Les producteurs de l’Aveyron et de la Lozère livrant à Lactalis, organisés au sein du CODIL, se sont réunis mercredi 21 mars à Rodez pour faire le point sur les contrats laitiers. Le commentaire de Michel Costes, président du CODIL.

- Comment s’est déroulée cette matinée ?

«Elle s’est tenue avec Christophe Malgouyres, l’un de nos dix représentants de groupements Lactalis présents lundi 19 mars à Laval, siège de l’entreprise. C’est Serge Moly qui représentait l’entreprise Lactalis à notre réunion de Rodez. L’objectif était en effet de faire le point sur cette dernière rencontre entre les producteurs et l’entreprise à la préfecture de Laval avec le médiateur Francis Amand.

- Quelle est la situation aujourd’hui ?

La rencontre du 19 mars avait pour but de retrouver le chemin de la négociation, rompu depuis la dernière réunion du 16 janvier et la version 2 du contrat Lactalis accompagnée par l’ultimatum du 31 mars comme date butoir pour les signatures des producteurs. Aujourd’hui, la situation a évolué favorablement puisque cette date butoir a été repoussée au 30 avril 2012. Comme nous l’a rapporté Christophe Malgouyres, les producteurs et Lactalis se sont mis d’accord sur un calendrier de travail de 4 réunions s’échelonnant jusqu’à la mi-avril. Les premières auront lieu vendredi et mardi prochains chez le médiateur, au ministère de l’Agriculture. J’appelle les producteurs à ne pas signer les contrats en attendant la suite des négociations.

- Quelles seront les axes de travail ?

Deux axes sont envisagés. La rédaction d’une convention-cadre de fonctionnement entre l’entreprise et les organisations de producteurs sera finalisée. Cette convention a pour objectif de fixer le cadre des relations entre les OP et l’entreprise, et surtout à rediscuter de certaines clauses du contrat de vente des adhérents. Le second volet portera donc sur les négociations relatives à ces clauses du contrat à finaliser avant le 20 avril.

- Les producteurs avaient mis en avant 15 saisines de la version 2 auprès du médiateur, lequel les avait jugé contraires à l’équilibre du contrat. Lactalis vous semble-t-elle aujourd’hui plus à l’écoute des producteurs ?

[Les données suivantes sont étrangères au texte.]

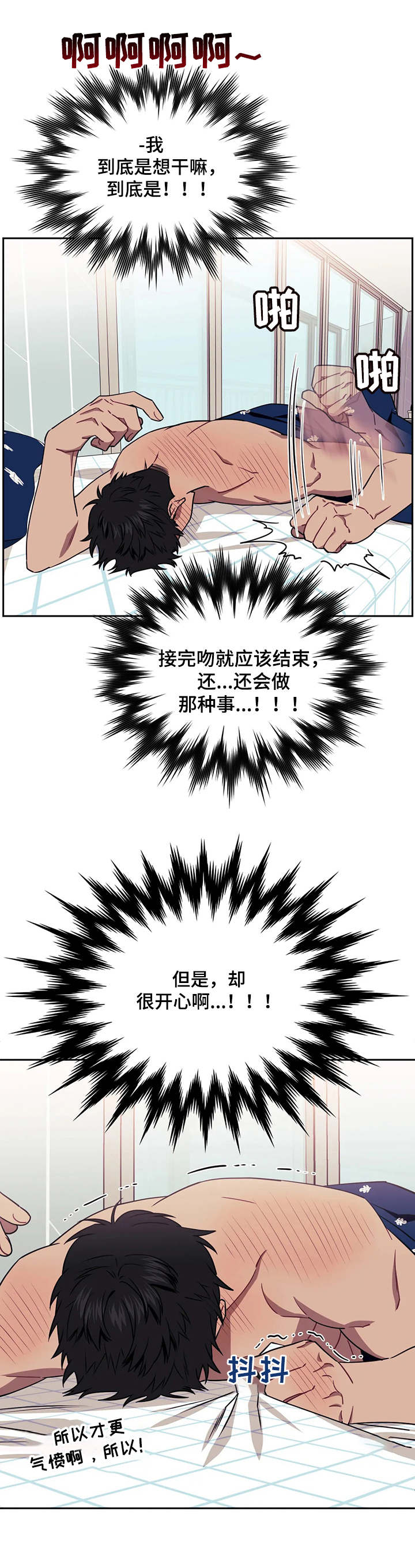 发小亲家 - 第11话 - 第9张图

Je dirais que Lactalis semble avoir enfin pris conscience de l’importance de mieux considérer la sensibilité des producteurs ! Je pense que ce contrat aurait pu être partagé sans turbulence mais Lactalis avait choisi une façon de pratiquer sans doute plus tactique, animée par la volonté de faire signer un maximum de producteurs avant la publication du décret OP. Et ce, pour peser sur le rapport de force entre producteurs et entreprises, voire entre les producteurs eux-mêmes.

- Le futur décret OP attendu pour la mi-avril va-t-il changer le fonctionnement du CODIL ?

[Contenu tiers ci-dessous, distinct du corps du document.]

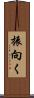 振向く Scroll
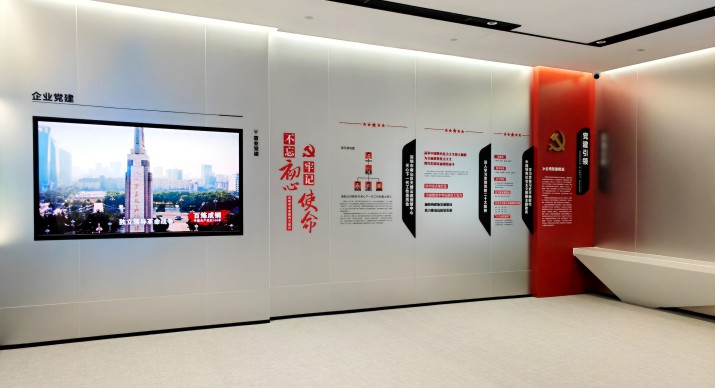 2025公司网站展会案例-5_P_32【6.1cm×3.3cm】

Sur la forme oui. Le CODIL rassemble actuellement 700 producteurs en Aveyron et en Lozère, dont 620 dans notre département. Ce chiffre va peu évoluer. Nous resterons attachés à l’entreprise à laquelle nous livrons, au site de Rodez- Onet le Château. Mais nous souhaitons aussi une organisation par bassin laitier et entreprise.

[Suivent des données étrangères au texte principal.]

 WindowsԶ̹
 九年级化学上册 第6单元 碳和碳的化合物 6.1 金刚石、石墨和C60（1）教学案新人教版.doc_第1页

- Quel est concrètement l’objectif des contrats laitiers ?

Le contrat laitier initié par la LMA a pour finalité de préparer l’après quota prévu le 31 mars 2015. L’objectif est de préparer le nouvel encadrement de la production laitière. Pour notre région, il a aussi vocation à fixer la production sur tout un territoire, basé sur des relations équitables entre producteurs et entreprise. C’est ce combat-là que nous menons aussi !».